ERROR: Source/WTF/wtf/text/StringBuilder.cpp:402:  Tests for true/false, null/non-null, and zero/non-zero should all be done without equality comparisons.  [readability/comparison_to_zero] [5]
ERROR: Source/WTF/wtf/text/StringBuilder.cpp:408:  More than one command on the same line  [whitespace/newline] [4]
Total errors found: 2 in 8 files


If any of these errors are false positives, please file a bug against check-webkit-style.
Comment 12 Andreas Kling 2015-05-08 01:45:48 PDT
Committed r183988: <http://trac.webkit.org/changeset/183988>
Comment 13 Chris Dumez 2015-05-08 13:50:19 PDT
Potential 0.6% regression on JetStream according to the bots.
Comment 14 Darin Adler 2015-05-08 19:33:06 PDT
(In reply to comment #9)
> This was happening because I integrated the suggestion about a lower (than
> 6x) fudge factor for 8-bit strings. "\x00" is a valid 8-bit string, and
> encodes to "\u0000", so needs 6 characters, not 2. :/

Damn, I realized that was wrong, but only after the fact!
Comment 15 Darin Adler 2015-05-08 19:33:21 PDT
(In reply to comment #13)
> Potential 0.6% regression on JetStream according to the bots.

Uh oh!
Comment 16 Darin Adler 2015-05-09 18:24:29 PDT
Maybe it was my “continue” suggestion that caused the problem?
Comment 17 Andreas Kling 2015-05-09 18:55:03 PDT
(In reply to comment #16)
> Maybe it was my “continue” suggestion that caused the problem?

I don't think so.
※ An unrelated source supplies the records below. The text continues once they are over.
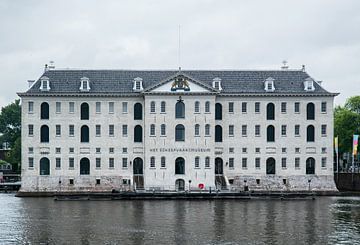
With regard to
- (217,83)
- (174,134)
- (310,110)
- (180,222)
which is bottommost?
(180,222)

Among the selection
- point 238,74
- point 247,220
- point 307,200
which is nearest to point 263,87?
point 238,74

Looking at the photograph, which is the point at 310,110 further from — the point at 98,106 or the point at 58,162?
the point at 58,162

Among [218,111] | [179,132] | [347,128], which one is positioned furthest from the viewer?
[347,128]

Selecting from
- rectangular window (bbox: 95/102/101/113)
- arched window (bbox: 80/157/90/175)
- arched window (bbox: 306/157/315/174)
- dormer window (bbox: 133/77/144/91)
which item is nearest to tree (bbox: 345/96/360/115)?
arched window (bbox: 306/157/315/174)

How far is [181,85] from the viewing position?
9288 cm

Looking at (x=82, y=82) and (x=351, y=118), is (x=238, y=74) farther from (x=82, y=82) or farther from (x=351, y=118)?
(x=351, y=118)

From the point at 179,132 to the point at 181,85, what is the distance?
18.7ft

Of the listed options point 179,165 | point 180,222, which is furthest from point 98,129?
point 180,222

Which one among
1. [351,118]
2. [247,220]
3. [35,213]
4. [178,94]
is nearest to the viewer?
[247,220]

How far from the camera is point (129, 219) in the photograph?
60.2 m

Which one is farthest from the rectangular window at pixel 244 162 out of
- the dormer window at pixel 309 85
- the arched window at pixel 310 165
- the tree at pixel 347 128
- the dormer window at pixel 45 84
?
the tree at pixel 347 128

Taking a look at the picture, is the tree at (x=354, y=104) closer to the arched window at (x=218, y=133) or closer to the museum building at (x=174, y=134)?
the museum building at (x=174, y=134)

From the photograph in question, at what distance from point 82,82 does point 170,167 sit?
1495 centimetres

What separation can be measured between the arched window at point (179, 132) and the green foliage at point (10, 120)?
57362mm
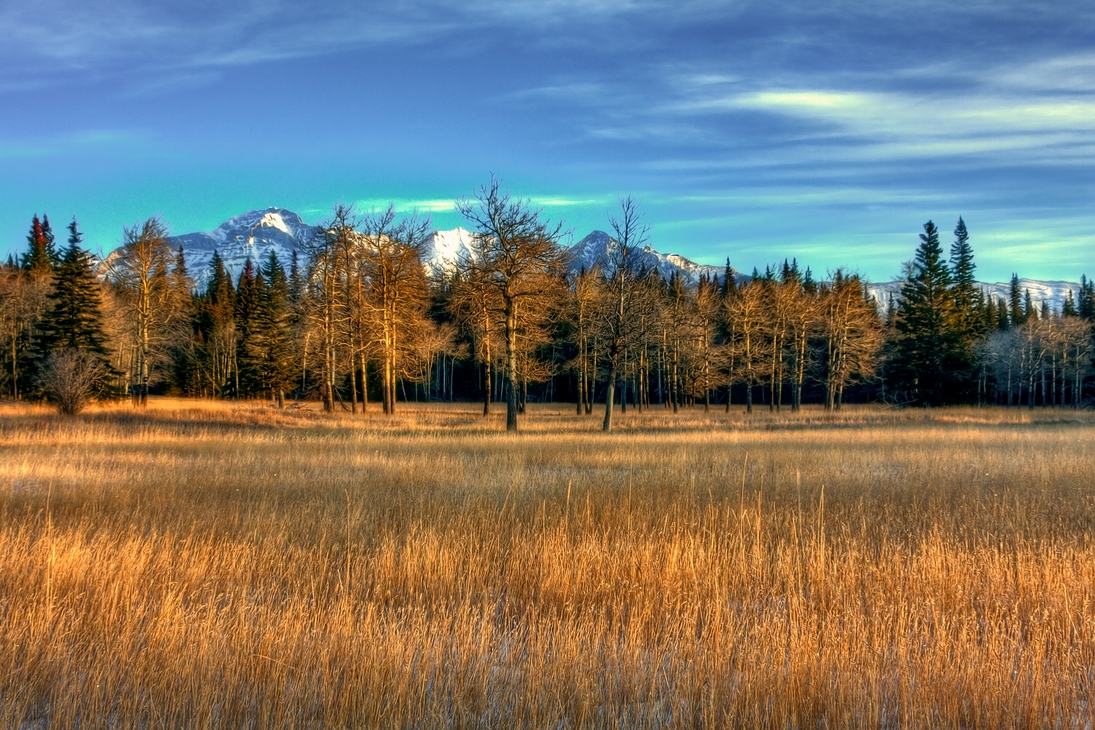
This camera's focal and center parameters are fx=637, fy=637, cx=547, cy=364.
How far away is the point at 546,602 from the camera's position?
5363mm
The loop was originally structured that way because it wanted to find the longest possible range to pass to StringBuilder::append(characters, length). The "continue" change was actually a speedup according to run-jsc-benchmarks :)

I can't reproduce any slowdown on any of the JetStream subtests, nor can I understand what would get slower from this change.

Given that the JetStream bot has quickly gone back up to the "pre-regression" level without reverting this change, I'm inclined to believe that what we saw was a bot hiccup.